Written exercise 1 |
Which roles does the article on wills and trusts name for the people involved in a will or a trust?
Written exercise 2 |
According to the article on wills and trusts, when does a last will and testament become effective?
Written exercise 3 |
Pick up the article on wills and trusts after its last sentence and continue it.

Article |
* Begin *

What Distinguishes a Will from a Trust?

The complexity of estate planning often boils down to two central tools: wills and trusts. Though they may seem similar, as both are legally binding documents instructing how your assets should be managed or distributed, they are quite distinct in function, setup, administration, and more.

Formation and Effectiveness

Let's consider when these tools come into play. A last will and testament, usually called a will, is a legal document that details your wishes regarding the distribution of your assets after you pass away. A last will and testament will only become effective upon death. In your will, you name an executor who carries out your wishes outlined in the document.

A trust can be effective as soon as it's created and assets are transferred. A trust's creator is typically called the settlor or trustor. The trustor appoints a trustee, who has the legal duty to manage the trust property for the benefit of the beneficiaries. Trusts can be set up to operate while you are alive (living trusts) or to activate upon your death (testamentary trusts).

* End *

Supplied data |
* Begin *

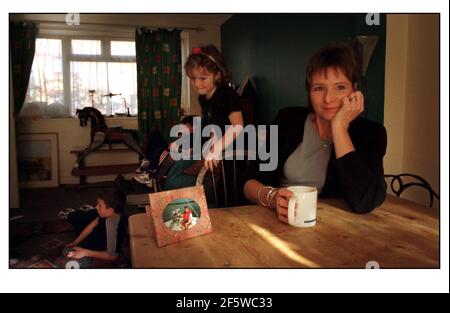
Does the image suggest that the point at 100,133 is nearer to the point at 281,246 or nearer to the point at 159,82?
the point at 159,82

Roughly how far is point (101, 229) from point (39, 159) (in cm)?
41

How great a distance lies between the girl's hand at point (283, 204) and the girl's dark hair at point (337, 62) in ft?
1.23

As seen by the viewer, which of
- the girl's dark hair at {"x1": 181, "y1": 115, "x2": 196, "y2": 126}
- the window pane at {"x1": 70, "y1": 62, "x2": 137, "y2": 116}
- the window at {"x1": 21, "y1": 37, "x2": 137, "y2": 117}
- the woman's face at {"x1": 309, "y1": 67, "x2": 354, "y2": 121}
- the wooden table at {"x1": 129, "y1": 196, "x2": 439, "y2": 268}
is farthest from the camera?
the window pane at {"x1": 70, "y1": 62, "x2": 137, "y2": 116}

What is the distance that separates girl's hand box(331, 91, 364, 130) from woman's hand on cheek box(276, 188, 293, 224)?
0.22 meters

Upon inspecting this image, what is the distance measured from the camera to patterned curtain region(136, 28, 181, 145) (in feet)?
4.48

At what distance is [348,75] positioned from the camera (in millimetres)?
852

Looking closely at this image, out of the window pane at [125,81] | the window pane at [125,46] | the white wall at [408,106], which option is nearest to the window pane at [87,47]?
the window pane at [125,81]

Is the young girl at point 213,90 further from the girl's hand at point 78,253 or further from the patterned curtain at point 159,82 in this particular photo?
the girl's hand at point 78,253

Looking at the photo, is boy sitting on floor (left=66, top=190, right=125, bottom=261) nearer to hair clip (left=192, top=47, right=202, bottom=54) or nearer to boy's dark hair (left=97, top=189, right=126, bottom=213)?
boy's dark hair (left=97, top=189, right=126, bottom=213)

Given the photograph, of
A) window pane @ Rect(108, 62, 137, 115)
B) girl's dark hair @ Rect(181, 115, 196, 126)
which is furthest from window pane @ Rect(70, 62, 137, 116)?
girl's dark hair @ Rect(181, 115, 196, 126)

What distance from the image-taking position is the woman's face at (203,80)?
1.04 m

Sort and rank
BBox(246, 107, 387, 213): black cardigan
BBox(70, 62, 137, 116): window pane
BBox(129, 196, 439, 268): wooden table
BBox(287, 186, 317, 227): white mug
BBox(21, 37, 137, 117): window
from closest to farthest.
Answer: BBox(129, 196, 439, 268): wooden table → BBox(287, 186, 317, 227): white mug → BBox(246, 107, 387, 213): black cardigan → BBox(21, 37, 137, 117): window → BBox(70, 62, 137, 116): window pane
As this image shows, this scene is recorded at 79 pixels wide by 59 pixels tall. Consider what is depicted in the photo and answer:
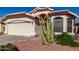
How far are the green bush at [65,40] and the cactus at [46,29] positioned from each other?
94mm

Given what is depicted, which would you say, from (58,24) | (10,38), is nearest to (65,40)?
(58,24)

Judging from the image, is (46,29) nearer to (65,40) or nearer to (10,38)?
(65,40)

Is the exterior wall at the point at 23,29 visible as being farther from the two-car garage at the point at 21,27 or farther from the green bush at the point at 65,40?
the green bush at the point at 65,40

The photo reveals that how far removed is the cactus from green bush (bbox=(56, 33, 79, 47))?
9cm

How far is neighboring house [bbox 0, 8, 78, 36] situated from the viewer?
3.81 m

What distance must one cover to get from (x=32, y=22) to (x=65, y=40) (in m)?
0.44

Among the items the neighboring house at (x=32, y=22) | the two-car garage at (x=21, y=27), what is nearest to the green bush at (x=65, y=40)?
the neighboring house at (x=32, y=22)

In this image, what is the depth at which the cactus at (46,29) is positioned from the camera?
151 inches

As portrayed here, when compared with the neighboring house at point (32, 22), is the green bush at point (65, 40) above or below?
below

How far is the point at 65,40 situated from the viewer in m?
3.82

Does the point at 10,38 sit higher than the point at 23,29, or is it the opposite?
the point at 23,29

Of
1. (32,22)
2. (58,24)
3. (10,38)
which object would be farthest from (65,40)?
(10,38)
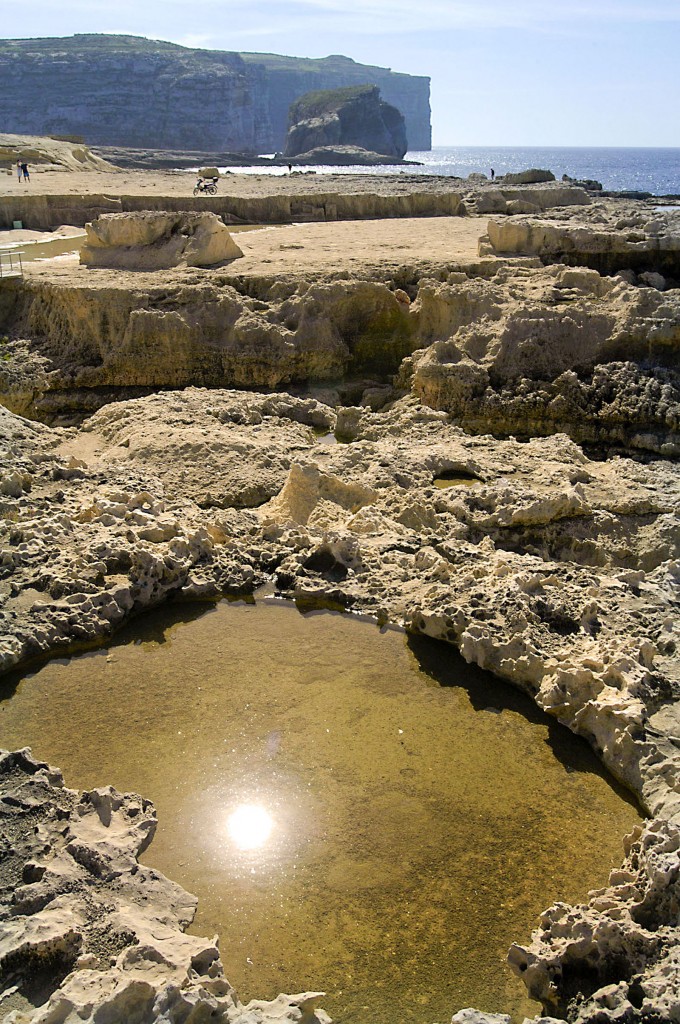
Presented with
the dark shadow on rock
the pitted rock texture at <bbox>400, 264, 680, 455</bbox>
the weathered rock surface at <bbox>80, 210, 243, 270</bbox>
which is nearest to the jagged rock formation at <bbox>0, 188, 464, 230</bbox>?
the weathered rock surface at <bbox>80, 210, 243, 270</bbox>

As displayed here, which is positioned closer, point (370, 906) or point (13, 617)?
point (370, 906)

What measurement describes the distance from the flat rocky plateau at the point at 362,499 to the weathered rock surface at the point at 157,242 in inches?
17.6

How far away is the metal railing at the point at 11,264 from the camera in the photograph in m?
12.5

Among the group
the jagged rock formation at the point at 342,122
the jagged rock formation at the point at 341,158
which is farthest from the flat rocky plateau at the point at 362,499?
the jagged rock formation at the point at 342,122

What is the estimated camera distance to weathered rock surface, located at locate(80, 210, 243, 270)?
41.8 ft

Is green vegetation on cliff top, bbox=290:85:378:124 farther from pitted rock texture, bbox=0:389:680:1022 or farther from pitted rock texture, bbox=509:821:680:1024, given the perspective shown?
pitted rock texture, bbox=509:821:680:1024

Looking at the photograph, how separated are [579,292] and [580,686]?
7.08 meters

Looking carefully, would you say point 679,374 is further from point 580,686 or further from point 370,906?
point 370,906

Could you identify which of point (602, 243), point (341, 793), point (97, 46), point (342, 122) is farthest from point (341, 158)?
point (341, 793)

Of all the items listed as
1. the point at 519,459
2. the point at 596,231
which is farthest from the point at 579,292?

* End *

Result 1 |
Executor, settlor (also called trustor), trustee, beneficiaries

Result 2 |
Only upon the death of the person who made it.

Result 3 |
Probate Process

One significant difference between a will and a trust is how they are administered after your death. A will must go through the probate process, a court-supervised process to inventory your assets, pay off any debts or taxes and distribute the remaining property as the will instructs, which can become a time-consuming, costly, and public process many try to avoid.

Trusts, however, bypass the probate process entirely. Because the trust owns the assets and the trustee has the authority to distribute them according to the trust terms, no court supervision is needed. This can result in a quicker, less expensive, and more private distribution.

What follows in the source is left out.